Camera Matrix Output Format

Your CameraMatrix will look something like:

<CameraMatrix type_id="opencv-matrix">
<rows>3</rows>
<cols>4</cols>
<dt>d</dt>
<data>
    8.4965260991319647e-01 1.1164693980389649e-01
    -5.1538859446064478e-01 2.1494190603291283e+00
    -1.5848315388246692e-01 9.8621217567379460e-01
    -4.7630184633558698e-02 -4.5237471366168569e-01
    5.0296474270386005e-01 1.2214952060972525e-01 8.5563190813085876e-01
    1.1418502919988400e+00</data></CameraMatrix>

This is a 3x4 matrix, which represents rotation (R as a 3x3 matrix) and translation (t as a 3x1 matrix) in the following format: [R | t]. They represent the rotation and translation with respect to the world origin. When calibrating with OpenPose, we set one of the cameras as the origin, but this can be easily modified with some manual post-processing.

Using a Different Camera Brand

If you plan to use the calibration tool without using OpenPose, you can manually save a video sequence of your desired camera into each of the camera image folders (i.e., in the above example, the ~/Desktop/intrinsics_0, ~/Desktop/intrinsics_1, etc. folders).

If you wanna eventually run that camera with OpenPose, check doc/advanced/3d_reconstruction_module.md#using-a-different-camera-brand.

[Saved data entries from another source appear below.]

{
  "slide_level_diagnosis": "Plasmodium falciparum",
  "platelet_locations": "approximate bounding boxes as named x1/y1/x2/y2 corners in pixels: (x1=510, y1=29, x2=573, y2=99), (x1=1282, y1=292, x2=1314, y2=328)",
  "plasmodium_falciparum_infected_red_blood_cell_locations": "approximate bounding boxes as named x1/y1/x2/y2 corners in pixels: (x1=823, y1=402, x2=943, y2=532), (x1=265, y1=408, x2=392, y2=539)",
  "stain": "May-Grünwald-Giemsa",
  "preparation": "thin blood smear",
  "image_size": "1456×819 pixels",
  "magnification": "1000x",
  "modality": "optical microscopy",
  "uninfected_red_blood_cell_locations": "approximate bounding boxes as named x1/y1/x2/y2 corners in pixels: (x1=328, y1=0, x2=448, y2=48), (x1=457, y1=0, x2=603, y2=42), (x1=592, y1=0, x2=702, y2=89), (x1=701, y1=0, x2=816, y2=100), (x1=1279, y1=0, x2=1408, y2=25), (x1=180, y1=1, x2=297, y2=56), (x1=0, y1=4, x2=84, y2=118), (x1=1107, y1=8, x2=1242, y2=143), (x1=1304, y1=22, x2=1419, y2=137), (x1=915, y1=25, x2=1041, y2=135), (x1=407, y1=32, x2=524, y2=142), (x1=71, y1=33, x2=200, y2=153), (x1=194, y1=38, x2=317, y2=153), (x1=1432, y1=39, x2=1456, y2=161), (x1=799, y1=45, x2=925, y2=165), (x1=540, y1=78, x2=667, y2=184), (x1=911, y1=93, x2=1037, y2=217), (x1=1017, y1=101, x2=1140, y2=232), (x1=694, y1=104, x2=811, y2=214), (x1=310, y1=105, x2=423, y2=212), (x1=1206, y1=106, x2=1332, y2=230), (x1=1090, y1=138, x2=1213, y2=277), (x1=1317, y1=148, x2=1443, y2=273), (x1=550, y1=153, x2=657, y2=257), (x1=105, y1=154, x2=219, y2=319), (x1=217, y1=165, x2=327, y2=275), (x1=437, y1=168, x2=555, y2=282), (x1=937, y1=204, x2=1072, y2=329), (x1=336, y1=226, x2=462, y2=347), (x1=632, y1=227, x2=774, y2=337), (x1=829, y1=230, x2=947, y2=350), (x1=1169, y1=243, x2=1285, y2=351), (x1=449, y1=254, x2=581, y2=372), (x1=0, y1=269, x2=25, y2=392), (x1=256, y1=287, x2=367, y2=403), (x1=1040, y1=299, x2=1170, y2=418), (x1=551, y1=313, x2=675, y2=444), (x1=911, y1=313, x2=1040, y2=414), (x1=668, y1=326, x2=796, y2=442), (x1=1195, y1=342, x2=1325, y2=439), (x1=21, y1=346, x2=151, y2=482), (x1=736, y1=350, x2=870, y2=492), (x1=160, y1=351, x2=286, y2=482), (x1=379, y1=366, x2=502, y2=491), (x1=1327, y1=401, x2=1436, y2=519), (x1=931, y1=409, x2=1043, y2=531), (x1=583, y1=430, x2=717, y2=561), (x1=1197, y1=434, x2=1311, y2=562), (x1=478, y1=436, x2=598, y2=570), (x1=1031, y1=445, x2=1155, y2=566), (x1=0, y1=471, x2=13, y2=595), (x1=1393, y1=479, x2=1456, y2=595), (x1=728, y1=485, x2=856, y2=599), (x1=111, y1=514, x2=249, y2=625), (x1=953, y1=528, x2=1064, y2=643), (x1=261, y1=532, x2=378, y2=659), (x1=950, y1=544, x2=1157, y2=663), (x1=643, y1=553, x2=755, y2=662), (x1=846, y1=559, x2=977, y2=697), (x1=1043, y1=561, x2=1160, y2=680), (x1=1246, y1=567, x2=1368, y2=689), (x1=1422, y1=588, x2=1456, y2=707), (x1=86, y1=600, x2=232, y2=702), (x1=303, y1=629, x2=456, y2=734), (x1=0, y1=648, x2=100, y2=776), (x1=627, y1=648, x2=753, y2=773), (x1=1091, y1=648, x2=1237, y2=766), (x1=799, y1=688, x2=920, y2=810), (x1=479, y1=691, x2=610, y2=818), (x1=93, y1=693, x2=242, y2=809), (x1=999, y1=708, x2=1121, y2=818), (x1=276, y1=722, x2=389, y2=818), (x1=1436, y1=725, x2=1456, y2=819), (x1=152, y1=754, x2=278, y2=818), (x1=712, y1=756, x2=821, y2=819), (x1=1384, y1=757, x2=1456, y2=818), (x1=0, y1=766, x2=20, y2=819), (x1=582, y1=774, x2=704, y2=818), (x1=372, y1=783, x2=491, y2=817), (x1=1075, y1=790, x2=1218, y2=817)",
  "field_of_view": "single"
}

Naming Convention for the Output Images

The naming convention for the saved images is the following: [%12d]_rendered[CAMERA_NUMBER_MINUS_1].png, where [CAMERA_NUMBER_MINUS_1] is nothing for camera 0, _1 for camera 1, _2 for camera 2, etc. E.g., for 4 cameras:

000000000000_rendered.png
000000000000_rendered_1.png
000000000000_rendered_2.png
000000000000_rendered_3.png
000000000001_rendered.png
000000000001_rendered_1.png
000000000001_rendered_2.png
000000000001_rendered_3.png
[...]

OpenPose generates them with the base name [%12d]_rendered. Ideally, any other base number should work as long as the termination [CAMERA_NUMBER_MINUS_1] is kept consistent for all the camera views. E.g., you could call them also as follows (assuming 4 cameras):

a.png, a_1.png, a_2.png, a_3.png,
b.png, b_1.png, b_2.png, b_3.png,
etc.

Again, the critical step is to keep the file termination fixed as _1, _2, etc.